However, he followed this by his conclusion at paragraph 33 in these terms:

"33. On balance, however, and particularly in the light of the issues of control and integration to which I have referred, I concluded that he was indeed an employee in respect of each assignment."

  1. He turned, then, to the question of continuity. He dealt at paragraph 35 with times when the Respondent was not at work. These broadly fell into the categories where he had not been offered any work, where he had refused work that was offered, and where he was on holiday. EJ Reed must also have had in mind, although he did not add it, periods when the Respondent was ill.
  1. EJ Reed directed himself in terms of section 212 of the Employment Rights Act, which deals with what weeks count in computing periods of employment. Section 212(1) deals with weeks during which an employee's relations with his employer are governed by a contract of employment. Those weeks count. On the findings made by EJ Reed, weeks when the Respondent was not carrying out any assignments would not be weeks in which the relations were governed by a contract of employment and, therefore, the Respondent could not rely on section 212(1).
  1. Section 212(3) sets out other circumstances when such weeks might count. One circumstance would be weeks where the employee is incapable of work in consequence of sickness or injury. There is no difficulty about that in this case. If there were such weeks, they would count. The other matters set out in section 212(3)(b) and (c) were plainly under consideration in this case. Indeed, EJ Reed says in the last two sentences of paragraph 35:

"35. … It could be argued that there was a temporary cessation of work in the weeks when no work was offered but that argument could not apply to the other two categories. I had to consider whether in those weeks it could be said that by arrangement or custom, Mr Jones was regarded as continuing in the employment of his employer for any purpose - was he "on the books"."

So EJ Reed was there accepting that weeks in which no work was offered by the employer might count by virtue of section 212(3)(b).

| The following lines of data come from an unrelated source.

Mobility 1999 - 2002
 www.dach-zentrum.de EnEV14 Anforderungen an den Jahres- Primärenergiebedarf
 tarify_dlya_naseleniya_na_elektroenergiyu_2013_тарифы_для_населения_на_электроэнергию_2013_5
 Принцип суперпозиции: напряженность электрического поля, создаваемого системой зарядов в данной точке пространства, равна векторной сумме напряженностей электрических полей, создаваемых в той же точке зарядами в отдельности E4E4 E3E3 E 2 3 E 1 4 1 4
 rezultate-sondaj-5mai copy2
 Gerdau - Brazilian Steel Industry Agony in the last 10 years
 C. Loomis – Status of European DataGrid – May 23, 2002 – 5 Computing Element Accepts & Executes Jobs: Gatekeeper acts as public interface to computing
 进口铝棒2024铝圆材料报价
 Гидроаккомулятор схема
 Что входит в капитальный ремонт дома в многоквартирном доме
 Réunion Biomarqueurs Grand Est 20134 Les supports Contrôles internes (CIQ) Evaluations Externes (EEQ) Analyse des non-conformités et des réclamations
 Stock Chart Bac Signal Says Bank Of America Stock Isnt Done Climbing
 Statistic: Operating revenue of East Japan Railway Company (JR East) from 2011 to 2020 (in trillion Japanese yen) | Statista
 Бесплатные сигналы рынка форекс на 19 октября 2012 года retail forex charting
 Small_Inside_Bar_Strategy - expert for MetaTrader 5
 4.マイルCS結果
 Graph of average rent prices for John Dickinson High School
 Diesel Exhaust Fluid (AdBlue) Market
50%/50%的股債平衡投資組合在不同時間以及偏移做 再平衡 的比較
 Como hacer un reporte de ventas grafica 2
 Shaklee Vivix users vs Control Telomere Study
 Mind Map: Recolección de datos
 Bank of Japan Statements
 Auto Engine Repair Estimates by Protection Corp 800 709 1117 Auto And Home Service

  1. There was then a discussion by EJ Reed of the Respondent's reason for rejecting jobs related to the location of the jobs. The question that arose was whether there was an arrangement that he would not undertake such work. EJ Reed rejected that in paragraph 36:

"36. … I could not see how that was the case. I saw no document and heard no evidence to suggest that the parties had agreed that there would be a geographical limitation on the work offered to Mr Jones. He was clearly at liberty to accept it."

EJ Reed found at paragraph 37 that there was no temporary cessation in weeks when work was available and was offered but rejected and in weeks when Mr Jones was on holiday. The sentence refers only to "offered" but, having regard to what had gone before, I think the sentence only makes sense if one reads "offered" as "offered and rejected".

  1. EJ Reed took the view that Mr Jones was still on the books during such breaks and when work was not offered. He gives as his reasons the retention of the company vehicle and equipment, and the financial obligations relating to them. He says this:

"37. … There was a clear understanding and expectation that he would work for the Company again. Had that not been the case there would have been no need for the Company to formally terminate the engagement in July 2015 (and seek return of its property)."

Then he says this at paragraph 38:

"38. In my view during the weeks when Mr Jones did not carry out any work he was regarded by custom as continuing in the employment of the Company."

He concluded that he had sufficient continuity of employment in order to be qualified to make an unfair dismissal claim.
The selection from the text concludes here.